== AVAILABLE DATA ==

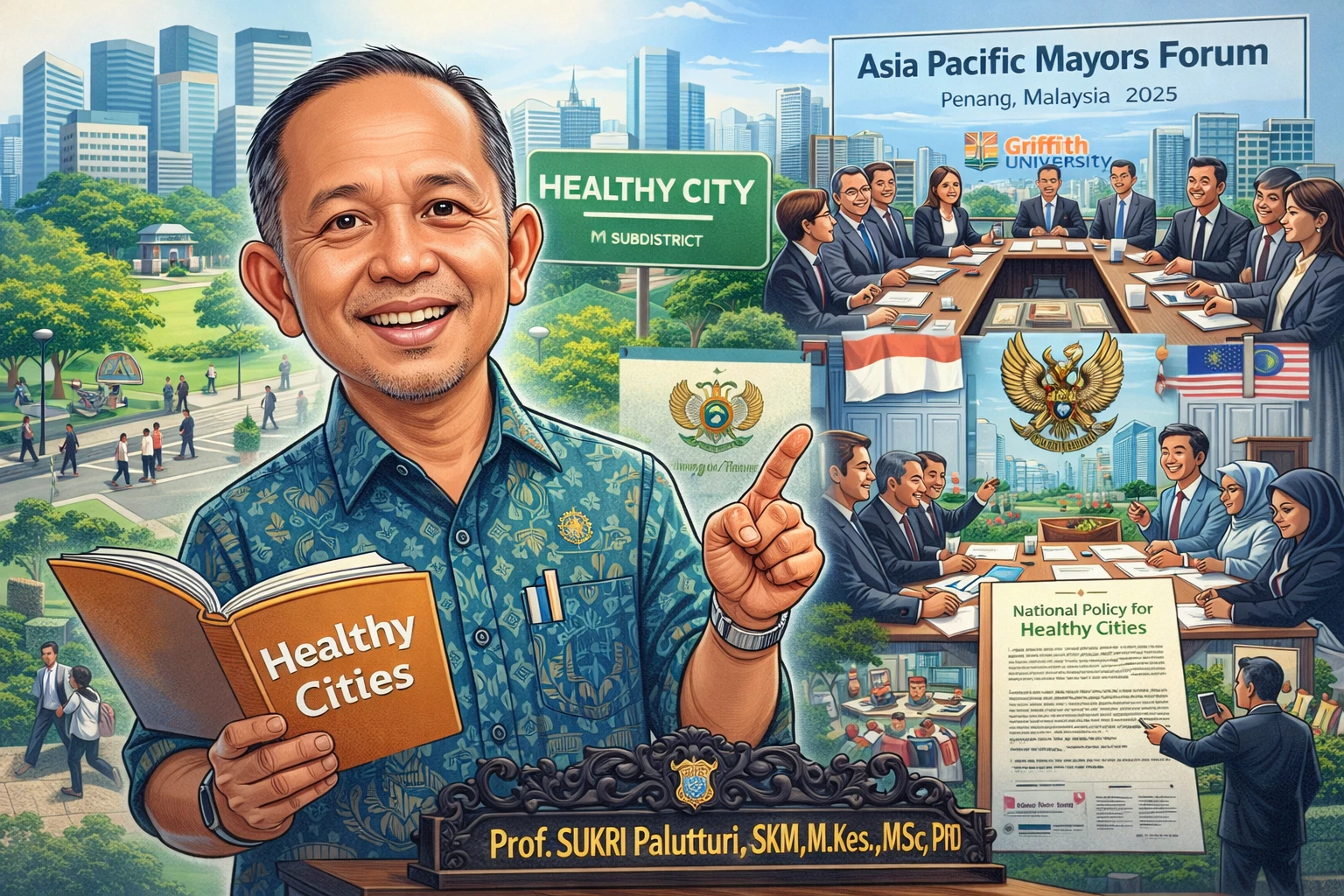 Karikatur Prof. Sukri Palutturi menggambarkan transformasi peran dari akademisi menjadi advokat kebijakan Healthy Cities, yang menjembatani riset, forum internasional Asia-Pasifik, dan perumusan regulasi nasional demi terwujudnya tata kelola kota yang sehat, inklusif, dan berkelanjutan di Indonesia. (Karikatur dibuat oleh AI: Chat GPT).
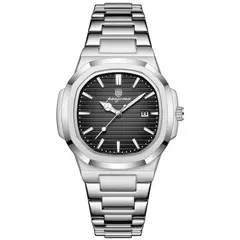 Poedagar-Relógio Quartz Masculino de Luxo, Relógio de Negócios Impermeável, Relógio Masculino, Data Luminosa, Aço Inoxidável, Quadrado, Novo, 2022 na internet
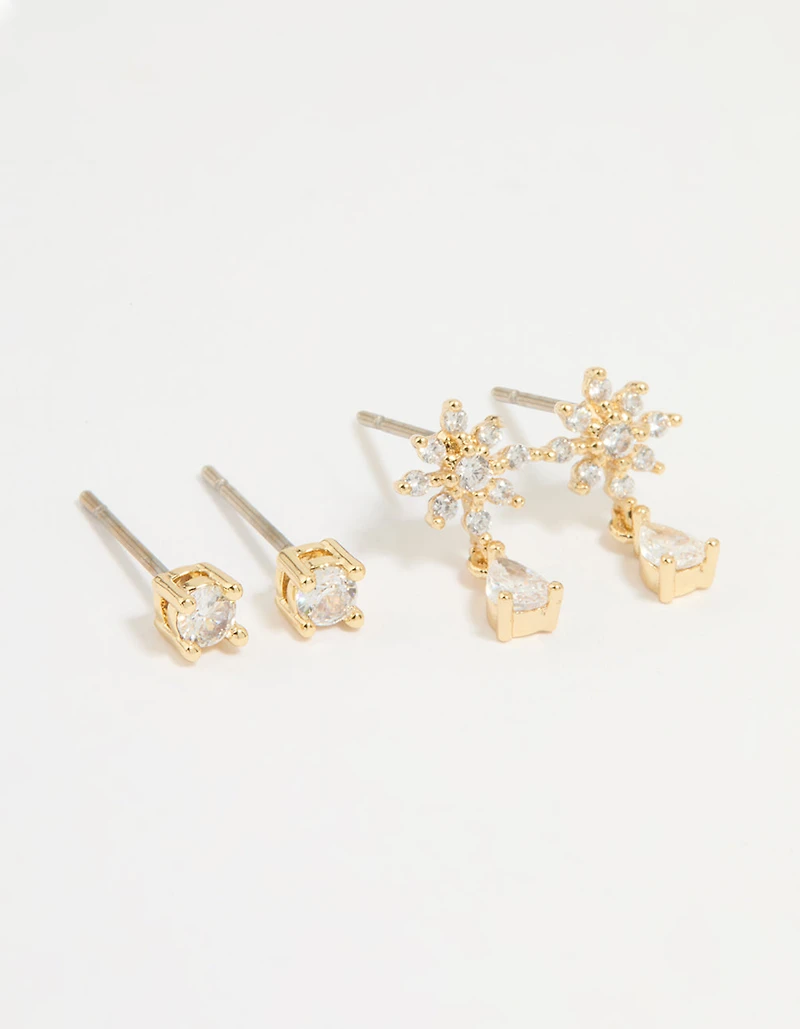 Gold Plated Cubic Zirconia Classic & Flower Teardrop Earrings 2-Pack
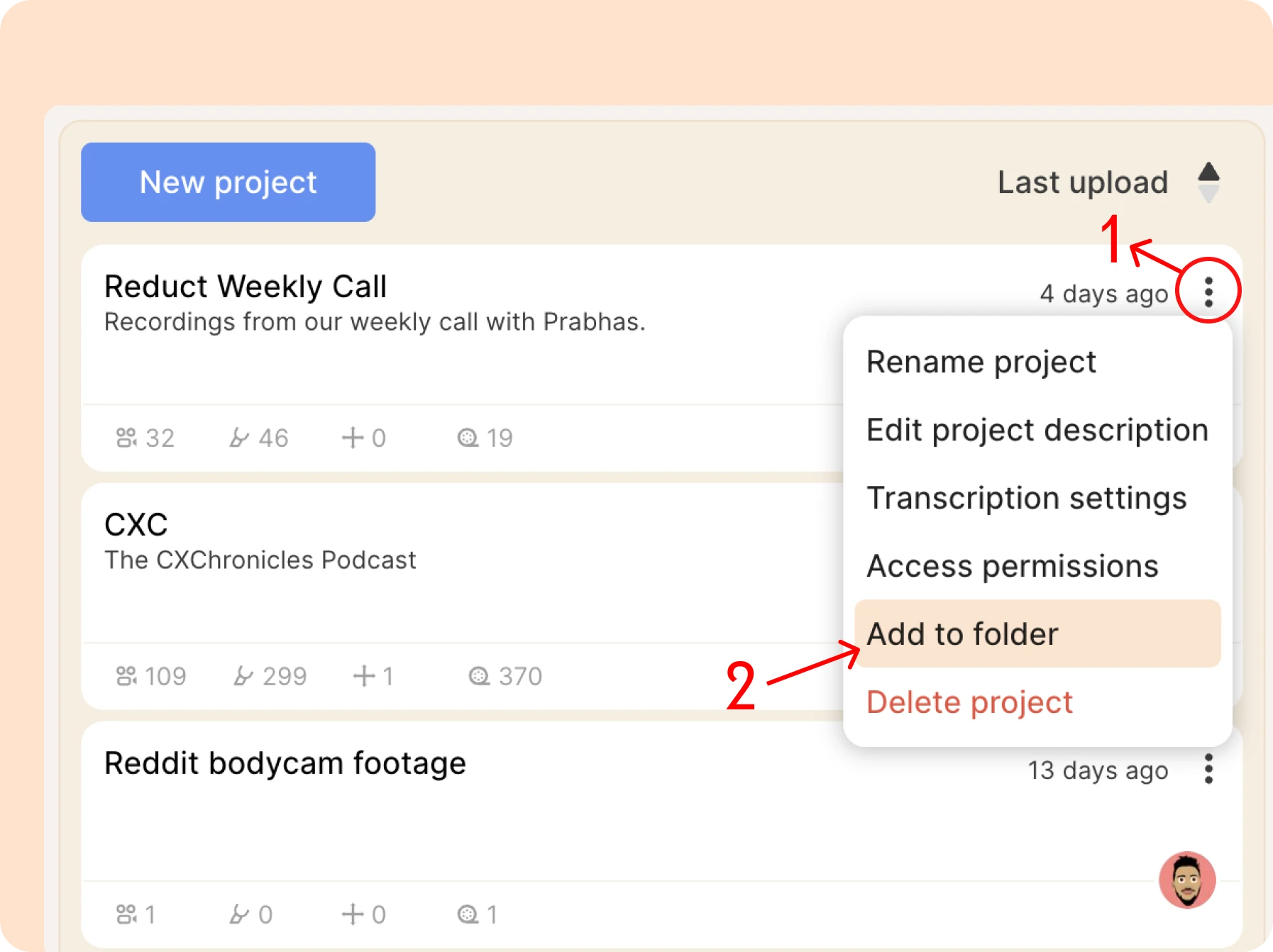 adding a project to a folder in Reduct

===

◆ THE TASK ◆
Copy out the lines above in full and unaltered, apart from the pictures.

◆ TASK OUTPUT ◆
 Karikatur Prof. Sukri Palutturi menggambarkan transformasi peran dari akademisi menjadi advokat kebijakan Healthy Cities, yang menjembatani riset, forum internasional Asia-Pasifik, dan perumusan regulasi nasional demi terwujudnya tata kelola kota yang sehat, inklusif, dan berkelanjutan di Indonesia. (Karikatur dibuat oleh AI: Chat GPT).
 Poedagar-Relógio Quartz Masculino de Luxo, Relógio de Negócios Impermeável, Relógio Masculino, Data Luminosa, Aço Inoxidável, Quadrado, Novo, 2022 na internet
 Gold Plated Cubic Zirconia Classic & Flower Teardrop Earrings 2-Pack
 adding a project to a folder in Reduct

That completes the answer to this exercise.